# 1997 Bianchi ti-megatube



## ctam

Just thought I'd share my latest build. This is a 1997 ti-megatube frame with full 1997 Campagnolo Record, ITM bar/stem, flite saddle, Campy clincher montreal rims. Tried to build it like the old Gewiss Ballan team bikes that Evgeni Berzin used to ride.


----------



## fux

Love it!!

:thumbsup:


----------



## merckxman

Excellent!


----------



## Unica

That's very, very nice! :thumbsup:


----------



## Duke249

That bike was the bee's knees when it came out. I still have the catalog from 1996 that I used to stare at for extended lengths of time. Good job on the build.

IIRC, the old Bicycle Guide also did a review of it. I still have that issue tucked away somewhere.

Nice ride.


----------



## ctam

Thanks for the compliments. Yeah, I have that issue of Bicycle Guide too - I've read the article on the Bianchi several times.

The saddle and stem took the longest to find.


----------



## SERVA

that's a beautiful bike. congrats in the build. where did you find the saddle?


----------



## SERVA

that's a beautiful bike. congrats in the build. where did you find the saddle?


----------



## ctam

Thanks. I got the saddle on ebay. You just have to keep your eyes open and be prepared to pay a pretty penny for one in good shape.

Here's one that sold recently.... http://cgi.ebay.com/ws/eBayISAPI.dll?ViewItem&item=270439812473&ssPageName=STRK:MEDWX:IT

I think the buyer got a pretty good deal at $86US.


----------



## Warmonger

Awesome!


----------



## merckxman

Beautiful.


----------



## FatGut1

Outstanding!


----------



## cyclust

Celeste pedals. At any cost! Those Megas, to me, are one of the nicest ti frames ever built. And that one, my friend, is as nice a one as I've ever seen.


----------



## Ruimteaapje

A dream. Very very nice indeed.


----------



## aaronlowe

*Two Words....*

Bad Ass!


----------



## bnoojin

very nice. I remember drooling over my lbs's catalog back in '96. all it needs are some Shamal's.


----------



## ctam

Thanks! I have been keeping my eyes open for a set of shamals of the correct generation - I believe for 1997 they had 12 spokes and the old style freehub body. Those wheels still fetch a pretty penny on ebay...



bnoojin said:


> very nice. I remember drooling over my lbs's catalog back in '96. all it needs are some Shamal's.


----------



## KM1.8T

What was the last year for the Ti mega tube and any idea what they may be worth today? I have my eyes on one to build but curious on market value. This one has a Look fork with threadless steerer. Thanks.


----------



## ctam

KM1.8T said:


> What was the last year for the Ti mega tube and any idea what they may be worth today? I have my eyes on one to build but curious on market value. This one has a Look fork with threadless steerer. Thanks.

- STATED GOAL -
Please answer these questions about the Bianchi thread above:
1. Which rims did ctam put on the build?
2. Where did ctam get the saddle?
3. How many spokes does ctam believe the 1997 Shamal wheels had?

- RECORDED INFORMATION -
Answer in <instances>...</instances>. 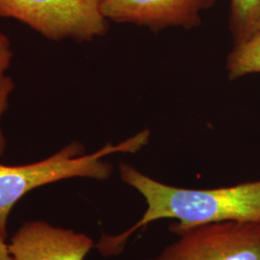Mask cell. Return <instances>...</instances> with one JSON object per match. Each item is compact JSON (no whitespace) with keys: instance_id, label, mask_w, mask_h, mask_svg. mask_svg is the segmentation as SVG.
<instances>
[{"instance_id":"obj_8","label":"cell","mask_w":260,"mask_h":260,"mask_svg":"<svg viewBox=\"0 0 260 260\" xmlns=\"http://www.w3.org/2000/svg\"><path fill=\"white\" fill-rule=\"evenodd\" d=\"M226 71L231 80L260 74V34L234 46L226 60Z\"/></svg>"},{"instance_id":"obj_1","label":"cell","mask_w":260,"mask_h":260,"mask_svg":"<svg viewBox=\"0 0 260 260\" xmlns=\"http://www.w3.org/2000/svg\"><path fill=\"white\" fill-rule=\"evenodd\" d=\"M119 170L121 180L144 198L146 210L123 233L103 235L95 247L105 256L121 253L134 233L162 219L177 221L170 225V232L177 235L207 223L260 222V179L220 188L190 189L160 182L127 163H121Z\"/></svg>"},{"instance_id":"obj_9","label":"cell","mask_w":260,"mask_h":260,"mask_svg":"<svg viewBox=\"0 0 260 260\" xmlns=\"http://www.w3.org/2000/svg\"><path fill=\"white\" fill-rule=\"evenodd\" d=\"M13 89H14V83L12 79L4 75H0V118L3 112L6 110L8 106V99ZM5 148H6V141L0 128V157L4 154Z\"/></svg>"},{"instance_id":"obj_11","label":"cell","mask_w":260,"mask_h":260,"mask_svg":"<svg viewBox=\"0 0 260 260\" xmlns=\"http://www.w3.org/2000/svg\"><path fill=\"white\" fill-rule=\"evenodd\" d=\"M0 260H13L10 252L9 244L6 243V238L0 235Z\"/></svg>"},{"instance_id":"obj_5","label":"cell","mask_w":260,"mask_h":260,"mask_svg":"<svg viewBox=\"0 0 260 260\" xmlns=\"http://www.w3.org/2000/svg\"><path fill=\"white\" fill-rule=\"evenodd\" d=\"M216 0H103L102 12L107 19L135 23L152 31L168 27H198L200 12L211 8Z\"/></svg>"},{"instance_id":"obj_7","label":"cell","mask_w":260,"mask_h":260,"mask_svg":"<svg viewBox=\"0 0 260 260\" xmlns=\"http://www.w3.org/2000/svg\"><path fill=\"white\" fill-rule=\"evenodd\" d=\"M230 30L234 46L260 34V0H231Z\"/></svg>"},{"instance_id":"obj_3","label":"cell","mask_w":260,"mask_h":260,"mask_svg":"<svg viewBox=\"0 0 260 260\" xmlns=\"http://www.w3.org/2000/svg\"><path fill=\"white\" fill-rule=\"evenodd\" d=\"M103 0H0V18L19 19L51 40L78 42L103 36L108 21Z\"/></svg>"},{"instance_id":"obj_10","label":"cell","mask_w":260,"mask_h":260,"mask_svg":"<svg viewBox=\"0 0 260 260\" xmlns=\"http://www.w3.org/2000/svg\"><path fill=\"white\" fill-rule=\"evenodd\" d=\"M12 55L9 40L0 32V75H4V72L9 68Z\"/></svg>"},{"instance_id":"obj_6","label":"cell","mask_w":260,"mask_h":260,"mask_svg":"<svg viewBox=\"0 0 260 260\" xmlns=\"http://www.w3.org/2000/svg\"><path fill=\"white\" fill-rule=\"evenodd\" d=\"M94 247L87 234L44 221L23 223L9 243L13 260H85Z\"/></svg>"},{"instance_id":"obj_2","label":"cell","mask_w":260,"mask_h":260,"mask_svg":"<svg viewBox=\"0 0 260 260\" xmlns=\"http://www.w3.org/2000/svg\"><path fill=\"white\" fill-rule=\"evenodd\" d=\"M149 137V129L142 130L118 145L108 143L91 154H83V145L75 142L39 162L20 166L0 164V235L7 238L10 213L29 192L41 186L74 177L105 180L111 176L113 166L103 158L118 152H137L148 145Z\"/></svg>"},{"instance_id":"obj_4","label":"cell","mask_w":260,"mask_h":260,"mask_svg":"<svg viewBox=\"0 0 260 260\" xmlns=\"http://www.w3.org/2000/svg\"><path fill=\"white\" fill-rule=\"evenodd\" d=\"M177 236L147 260H260V222L207 223Z\"/></svg>"}]
</instances>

- THE COMPLETED TASK -
1. Campy clincher Montreal rims.
2. On eBay.
3. 12 spokes.